Пальто пропитывалось мелкой пылью дождя. Сапоги тяжелели от сырости. Начинало знобить.
«У тебя ни одного типа, всё идеалы. Разве это годится?..»
За поворотом дорожки, взглянув опасливо в пустынную даль, он допрашивал с желчным пристрастием:
«Идеалы… что такое… твои идеалы?..»
Всё затаилось и смолкло. Ни звука, ни шепота, ни знака в ответ. Одна теснота, неодолимость несчастья, угрюмая похоронная скорбь.
Рука устала держать взмокший зонт. Он безучастно переложил его черную ручку из левой в правую руку.
Невозможно бросить… нельзя… Дико, безобразно, нелепо себя хоронить… своими руками… он не Илья… Однако что же тогда… что предпринять во спасение жизни, души?..
Робко скользнуло:
«Для выражения твоих мыслей типов не надо…»
Нерешительно тронулась малая радость не радость, а что-то бледно похожее на неё.
Типов не получилось…
А типов не надо…
Вот так…
Хорошо…
И следом как-то нехотя появилось:
«Типы в сторону увели бы тебя от целей твоих…»
Что за чушь?..
Однако скорбь понемногу стала стихать.

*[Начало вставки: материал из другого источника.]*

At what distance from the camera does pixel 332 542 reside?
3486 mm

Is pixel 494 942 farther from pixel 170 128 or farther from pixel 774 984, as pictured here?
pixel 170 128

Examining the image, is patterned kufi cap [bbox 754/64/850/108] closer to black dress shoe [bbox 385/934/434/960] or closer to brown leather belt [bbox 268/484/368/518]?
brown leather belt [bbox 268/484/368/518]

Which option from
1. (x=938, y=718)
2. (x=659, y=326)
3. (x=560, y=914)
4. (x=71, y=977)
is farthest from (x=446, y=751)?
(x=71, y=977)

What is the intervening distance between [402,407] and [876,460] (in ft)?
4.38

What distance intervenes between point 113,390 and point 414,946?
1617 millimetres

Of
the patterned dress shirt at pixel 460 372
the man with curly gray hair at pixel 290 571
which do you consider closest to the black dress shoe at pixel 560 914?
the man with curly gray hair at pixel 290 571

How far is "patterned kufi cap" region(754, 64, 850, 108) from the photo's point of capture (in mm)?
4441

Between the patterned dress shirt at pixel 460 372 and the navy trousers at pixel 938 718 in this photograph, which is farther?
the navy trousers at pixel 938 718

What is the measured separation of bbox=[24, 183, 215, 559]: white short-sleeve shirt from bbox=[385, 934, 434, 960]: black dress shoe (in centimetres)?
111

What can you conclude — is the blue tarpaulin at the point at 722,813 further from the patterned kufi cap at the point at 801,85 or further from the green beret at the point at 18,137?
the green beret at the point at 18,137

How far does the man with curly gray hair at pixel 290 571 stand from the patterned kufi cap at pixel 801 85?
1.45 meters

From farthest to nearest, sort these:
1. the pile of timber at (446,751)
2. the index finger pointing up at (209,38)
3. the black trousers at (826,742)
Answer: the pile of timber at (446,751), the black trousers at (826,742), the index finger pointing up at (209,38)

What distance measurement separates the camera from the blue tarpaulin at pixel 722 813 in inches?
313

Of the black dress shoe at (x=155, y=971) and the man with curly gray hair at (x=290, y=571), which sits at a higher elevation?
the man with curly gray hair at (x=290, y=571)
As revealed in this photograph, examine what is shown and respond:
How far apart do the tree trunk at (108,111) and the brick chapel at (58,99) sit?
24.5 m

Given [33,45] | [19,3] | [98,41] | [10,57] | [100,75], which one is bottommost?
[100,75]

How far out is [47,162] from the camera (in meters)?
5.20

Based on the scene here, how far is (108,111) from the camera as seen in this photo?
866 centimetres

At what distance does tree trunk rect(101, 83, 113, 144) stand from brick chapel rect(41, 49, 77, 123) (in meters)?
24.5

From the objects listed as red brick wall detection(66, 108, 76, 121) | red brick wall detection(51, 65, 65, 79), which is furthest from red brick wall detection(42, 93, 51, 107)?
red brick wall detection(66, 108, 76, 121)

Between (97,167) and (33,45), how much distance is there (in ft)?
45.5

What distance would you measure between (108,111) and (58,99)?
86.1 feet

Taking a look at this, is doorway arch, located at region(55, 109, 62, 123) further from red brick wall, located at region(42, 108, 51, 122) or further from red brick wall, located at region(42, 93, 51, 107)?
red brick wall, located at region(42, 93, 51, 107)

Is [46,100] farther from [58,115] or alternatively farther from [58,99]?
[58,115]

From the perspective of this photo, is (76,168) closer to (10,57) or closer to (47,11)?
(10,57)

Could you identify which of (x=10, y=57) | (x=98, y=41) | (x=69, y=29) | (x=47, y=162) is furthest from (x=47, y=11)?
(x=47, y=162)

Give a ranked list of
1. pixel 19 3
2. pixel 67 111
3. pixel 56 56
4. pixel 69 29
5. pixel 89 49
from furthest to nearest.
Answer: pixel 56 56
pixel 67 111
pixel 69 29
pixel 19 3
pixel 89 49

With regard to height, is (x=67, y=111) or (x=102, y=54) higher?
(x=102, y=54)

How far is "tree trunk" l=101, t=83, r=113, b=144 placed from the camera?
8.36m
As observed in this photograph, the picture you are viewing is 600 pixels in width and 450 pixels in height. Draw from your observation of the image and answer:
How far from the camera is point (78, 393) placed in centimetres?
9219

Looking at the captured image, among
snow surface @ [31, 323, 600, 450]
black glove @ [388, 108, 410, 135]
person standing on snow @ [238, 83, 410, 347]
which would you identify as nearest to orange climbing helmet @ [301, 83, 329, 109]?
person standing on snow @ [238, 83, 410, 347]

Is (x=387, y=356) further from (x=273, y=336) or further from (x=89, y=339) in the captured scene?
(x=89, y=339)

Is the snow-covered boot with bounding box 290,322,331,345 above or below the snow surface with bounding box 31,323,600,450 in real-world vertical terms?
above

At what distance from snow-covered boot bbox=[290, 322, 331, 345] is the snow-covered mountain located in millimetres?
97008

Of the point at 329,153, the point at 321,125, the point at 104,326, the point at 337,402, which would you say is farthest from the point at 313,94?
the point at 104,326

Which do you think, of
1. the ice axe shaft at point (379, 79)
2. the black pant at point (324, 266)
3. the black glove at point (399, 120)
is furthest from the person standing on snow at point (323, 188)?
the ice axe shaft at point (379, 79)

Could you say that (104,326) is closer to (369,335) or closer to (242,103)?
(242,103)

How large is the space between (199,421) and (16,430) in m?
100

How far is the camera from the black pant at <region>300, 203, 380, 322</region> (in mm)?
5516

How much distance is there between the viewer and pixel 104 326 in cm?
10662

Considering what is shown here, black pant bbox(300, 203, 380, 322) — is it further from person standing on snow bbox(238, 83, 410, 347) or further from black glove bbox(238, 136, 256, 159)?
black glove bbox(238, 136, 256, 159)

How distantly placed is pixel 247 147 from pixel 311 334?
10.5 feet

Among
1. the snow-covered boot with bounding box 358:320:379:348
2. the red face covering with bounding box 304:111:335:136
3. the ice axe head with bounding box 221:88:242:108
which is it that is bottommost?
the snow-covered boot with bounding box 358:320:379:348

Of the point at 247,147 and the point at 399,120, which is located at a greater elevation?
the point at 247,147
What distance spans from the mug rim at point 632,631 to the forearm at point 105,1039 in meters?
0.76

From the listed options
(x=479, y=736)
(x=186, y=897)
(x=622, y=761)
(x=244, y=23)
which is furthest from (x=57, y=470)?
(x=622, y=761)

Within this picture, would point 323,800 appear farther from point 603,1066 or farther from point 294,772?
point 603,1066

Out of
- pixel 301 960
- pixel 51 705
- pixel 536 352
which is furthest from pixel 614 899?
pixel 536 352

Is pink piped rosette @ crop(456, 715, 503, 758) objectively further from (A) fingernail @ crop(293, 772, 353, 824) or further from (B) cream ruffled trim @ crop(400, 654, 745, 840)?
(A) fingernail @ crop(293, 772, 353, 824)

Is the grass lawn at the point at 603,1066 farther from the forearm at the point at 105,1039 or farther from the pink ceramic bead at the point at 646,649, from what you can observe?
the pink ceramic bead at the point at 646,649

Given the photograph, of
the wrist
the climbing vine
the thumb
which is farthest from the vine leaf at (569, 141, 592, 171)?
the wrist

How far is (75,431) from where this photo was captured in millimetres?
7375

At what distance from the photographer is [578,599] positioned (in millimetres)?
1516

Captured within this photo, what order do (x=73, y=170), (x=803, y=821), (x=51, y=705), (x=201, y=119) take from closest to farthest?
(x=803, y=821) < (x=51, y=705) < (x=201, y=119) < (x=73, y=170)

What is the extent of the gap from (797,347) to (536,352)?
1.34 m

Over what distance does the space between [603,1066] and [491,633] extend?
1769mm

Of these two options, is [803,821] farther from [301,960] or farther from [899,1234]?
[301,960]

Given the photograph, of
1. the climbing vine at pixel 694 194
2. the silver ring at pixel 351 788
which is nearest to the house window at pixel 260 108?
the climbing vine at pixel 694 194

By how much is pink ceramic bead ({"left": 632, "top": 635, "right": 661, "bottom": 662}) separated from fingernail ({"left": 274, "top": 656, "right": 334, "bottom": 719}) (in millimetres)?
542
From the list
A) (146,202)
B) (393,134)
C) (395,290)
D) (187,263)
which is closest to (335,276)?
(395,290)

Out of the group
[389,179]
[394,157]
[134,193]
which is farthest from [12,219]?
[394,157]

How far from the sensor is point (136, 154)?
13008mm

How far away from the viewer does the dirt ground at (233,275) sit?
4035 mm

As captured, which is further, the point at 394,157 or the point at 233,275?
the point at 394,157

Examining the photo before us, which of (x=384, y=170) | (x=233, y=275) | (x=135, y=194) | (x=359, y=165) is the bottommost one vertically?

Чуть слышно шевельнулась надежда. Странная цепочка наметилась в оживавшем мозгу: вот, казалось, запутался, сбился с пути, а на самом-то деле прямая дорога… свой, собственный, единственный путь…
Съязвилось:
«Изворотлив… хитер…»
В темной луже плавал желтый распластанный лист, заостренными приподнятыми краями о чем-то моля, точно чья-то ладонь.
Иван Александрович долго рассматривал лист, любуясь неожиданной красотой сочетания желтого с черной водой, слушая размеренный ропот дождя. Он как будто оттаивал, оживал, но горечь постигшей его неудачи продолжала ворчать:
«Идеалы ли, типы ли… Необходим громадный талант, необходим гений несчастного Николая Васильевич, чтобы овладеть хоть тем, хоть другим… До него тебе… не подняться…»
Стыли промокшие ноги. Иван Александрович шевельнул холодевшими пальцами, поднял воротник, понуро двинулся дальше:
«Отпуск, отпуск… отпуск прошел… прошел навсегда…»
Поворотил было к дому, да передумал, возвращаться не стал. Не хотелось видеть постылую рукопись. Лучше промокнуть насквозь под дождем.
Он потоптался на перекрестке аллей, свернул в правую сторону, по дальнему кругу побрел.
«Надо быть гением… или… никем…»
Дождь перестал понемногу. Стало беззвучно, безмолвно. Громче раздавались шаги.
«Лучше уйти… жить одному… совсем одному…»
Вдали показалась чья-то фигура. Завидя её, он шарахнулся в сторону, почти побежал. Сердце остановилось на миг, потом забилось неровно, с глухой нарастающей болью.
«Не всё испытал… так надо и это… как Ермил побежишь… но куда?..»
Он съежился, придержал сердце рукой и сжался в комок, ожидая удара. Было ужасно жалко себя, хотелось себя приласкать.
Куда бежать-то, куда?..
Он подумал, что его жалкий вопрос был вопросом Ильи, беспомощный, слабый вопрос погибавшего, погибшего человека.
И он погибал… Он должен погибнуть… Залежаться, положим, ему не дадут… проглотит цензура… Эти два полюса… две дороги к верной погибели… Свою дорогу он теперь знал…
Именно знал и потому возмутился, вдруг вспомнив, что ещё не погиб, что отпуск не кончен, что у него был роман, стало быть, продолжалась борьба, а если продолжалась борьба, так продолжалась и жизнь.